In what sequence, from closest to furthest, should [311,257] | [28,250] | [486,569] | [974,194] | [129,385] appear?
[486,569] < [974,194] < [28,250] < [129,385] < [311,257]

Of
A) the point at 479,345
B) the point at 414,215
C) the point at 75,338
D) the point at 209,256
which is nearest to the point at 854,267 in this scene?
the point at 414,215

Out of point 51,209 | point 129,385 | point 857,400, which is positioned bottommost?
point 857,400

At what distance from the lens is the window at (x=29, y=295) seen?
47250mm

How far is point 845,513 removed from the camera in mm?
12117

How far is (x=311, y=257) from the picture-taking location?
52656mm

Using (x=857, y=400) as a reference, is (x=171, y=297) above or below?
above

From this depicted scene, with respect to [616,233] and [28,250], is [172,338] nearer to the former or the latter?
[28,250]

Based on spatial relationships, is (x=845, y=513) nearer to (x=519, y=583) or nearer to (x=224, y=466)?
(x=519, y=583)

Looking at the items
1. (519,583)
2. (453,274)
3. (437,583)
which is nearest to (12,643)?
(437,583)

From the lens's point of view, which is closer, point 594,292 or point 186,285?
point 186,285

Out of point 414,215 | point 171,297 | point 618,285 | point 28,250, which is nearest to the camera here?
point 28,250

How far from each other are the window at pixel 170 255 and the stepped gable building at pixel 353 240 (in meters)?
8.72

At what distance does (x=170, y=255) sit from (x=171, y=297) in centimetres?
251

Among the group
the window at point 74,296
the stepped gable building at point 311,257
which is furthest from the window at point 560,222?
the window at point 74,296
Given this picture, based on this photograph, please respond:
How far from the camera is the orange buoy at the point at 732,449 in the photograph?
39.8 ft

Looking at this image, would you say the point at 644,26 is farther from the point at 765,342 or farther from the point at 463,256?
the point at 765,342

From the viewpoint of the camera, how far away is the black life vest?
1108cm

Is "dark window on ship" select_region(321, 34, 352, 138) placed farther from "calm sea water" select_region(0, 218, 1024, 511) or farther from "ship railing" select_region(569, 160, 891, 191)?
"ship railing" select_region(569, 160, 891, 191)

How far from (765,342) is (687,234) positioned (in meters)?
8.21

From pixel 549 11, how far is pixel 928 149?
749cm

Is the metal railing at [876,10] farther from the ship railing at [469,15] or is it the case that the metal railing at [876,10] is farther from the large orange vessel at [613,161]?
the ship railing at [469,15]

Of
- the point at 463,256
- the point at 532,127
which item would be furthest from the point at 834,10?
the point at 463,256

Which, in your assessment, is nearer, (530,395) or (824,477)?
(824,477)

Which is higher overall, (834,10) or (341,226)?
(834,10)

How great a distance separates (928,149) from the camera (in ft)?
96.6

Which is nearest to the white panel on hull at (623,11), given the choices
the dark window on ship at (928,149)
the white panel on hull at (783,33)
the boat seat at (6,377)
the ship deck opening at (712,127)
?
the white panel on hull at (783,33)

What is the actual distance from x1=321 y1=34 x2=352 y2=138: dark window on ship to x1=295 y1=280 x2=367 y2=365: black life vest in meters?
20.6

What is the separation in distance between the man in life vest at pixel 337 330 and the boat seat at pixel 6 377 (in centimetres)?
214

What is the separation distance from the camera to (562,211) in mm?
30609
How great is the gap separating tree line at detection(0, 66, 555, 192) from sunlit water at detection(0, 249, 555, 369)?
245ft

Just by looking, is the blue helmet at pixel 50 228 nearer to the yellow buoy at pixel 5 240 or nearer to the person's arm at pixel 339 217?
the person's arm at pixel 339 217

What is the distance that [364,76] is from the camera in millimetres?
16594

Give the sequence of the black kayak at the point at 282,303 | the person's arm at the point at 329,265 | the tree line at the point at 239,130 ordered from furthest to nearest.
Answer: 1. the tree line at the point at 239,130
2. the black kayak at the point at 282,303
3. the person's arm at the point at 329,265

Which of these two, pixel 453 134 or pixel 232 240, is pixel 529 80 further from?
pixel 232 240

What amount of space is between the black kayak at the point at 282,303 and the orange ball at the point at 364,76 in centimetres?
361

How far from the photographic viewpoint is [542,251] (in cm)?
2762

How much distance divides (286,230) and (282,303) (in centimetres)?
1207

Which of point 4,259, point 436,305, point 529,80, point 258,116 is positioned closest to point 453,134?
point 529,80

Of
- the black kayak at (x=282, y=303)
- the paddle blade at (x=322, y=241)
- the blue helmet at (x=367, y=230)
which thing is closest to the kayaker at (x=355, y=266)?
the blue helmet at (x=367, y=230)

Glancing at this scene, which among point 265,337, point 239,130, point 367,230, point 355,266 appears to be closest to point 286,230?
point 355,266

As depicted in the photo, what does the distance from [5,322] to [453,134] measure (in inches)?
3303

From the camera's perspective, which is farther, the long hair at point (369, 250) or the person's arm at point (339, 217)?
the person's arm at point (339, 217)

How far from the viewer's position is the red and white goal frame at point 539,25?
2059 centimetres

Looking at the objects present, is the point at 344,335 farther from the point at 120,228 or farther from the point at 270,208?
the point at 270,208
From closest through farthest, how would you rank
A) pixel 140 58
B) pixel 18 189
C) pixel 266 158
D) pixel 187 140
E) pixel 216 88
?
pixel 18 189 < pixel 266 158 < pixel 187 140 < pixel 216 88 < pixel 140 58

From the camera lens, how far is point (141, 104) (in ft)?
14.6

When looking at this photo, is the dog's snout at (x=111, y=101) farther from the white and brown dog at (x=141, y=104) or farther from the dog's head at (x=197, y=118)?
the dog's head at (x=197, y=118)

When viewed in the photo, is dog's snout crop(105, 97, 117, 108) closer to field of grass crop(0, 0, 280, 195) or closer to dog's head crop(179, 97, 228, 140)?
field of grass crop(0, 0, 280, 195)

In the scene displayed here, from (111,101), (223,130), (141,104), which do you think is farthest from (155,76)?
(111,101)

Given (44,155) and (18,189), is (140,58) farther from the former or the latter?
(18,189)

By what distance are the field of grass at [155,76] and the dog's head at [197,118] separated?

_ _ _ _ _

## INSTRUCTION:
Please reproduce everything in the listing from the line containing "160, 891, 191)?" down to the line containing "3. the person's arm at the point at 329,265", changing every "camera" to "lens" and leaving all else the same.

## FINISHED TASK:
Is "dark window on ship" select_region(321, 34, 352, 138) placed farther from "calm sea water" select_region(0, 218, 1024, 511) or farther from "ship railing" select_region(569, 160, 891, 191)?
"ship railing" select_region(569, 160, 891, 191)

How far from (765,342) is (687,234) positioned (in meters)?
8.21

From pixel 549 11, how far is pixel 928 149?
749cm

Is the metal railing at [876,10] farther from the ship railing at [469,15] or is it the case that the metal railing at [876,10] is farther from the large orange vessel at [613,161]?
the ship railing at [469,15]

Of
- the point at 463,256
- the point at 532,127
which item would be furthest from the point at 834,10?
the point at 463,256

Which, in your assessment, is nearer, (530,395) or (824,477)?
(824,477)

Which is higher overall, (834,10) or (341,226)?
(834,10)

How great a distance separates (928,149) from the lens (in ft)?
96.6

Which is nearest to the white panel on hull at (623,11), given the choices
the dark window on ship at (928,149)
the white panel on hull at (783,33)
the boat seat at (6,377)
the ship deck opening at (712,127)
?
the white panel on hull at (783,33)

What is the actual distance from x1=321 y1=34 x2=352 y2=138: dark window on ship to x1=295 y1=280 x2=367 y2=365: black life vest in meters?
20.6

What is the separation in distance between the man in life vest at pixel 337 330 and the boat seat at pixel 6 377 (in centimetres)?
214

What is the separation distance from the lens to (562,211) in mm?
30609
How great is the gap separating tree line at detection(0, 66, 555, 192) from sunlit water at detection(0, 249, 555, 369)?
245ft

Just by looking, is the blue helmet at pixel 50 228 nearer to the yellow buoy at pixel 5 240 or nearer to the person's arm at pixel 339 217?
the person's arm at pixel 339 217

What is the distance that [364,76] is from the lens in millimetres?
16594

Give the sequence of the black kayak at the point at 282,303 | the person's arm at the point at 329,265 | the tree line at the point at 239,130 ordered from furthest to nearest.
Answer: 1. the tree line at the point at 239,130
2. the black kayak at the point at 282,303
3. the person's arm at the point at 329,265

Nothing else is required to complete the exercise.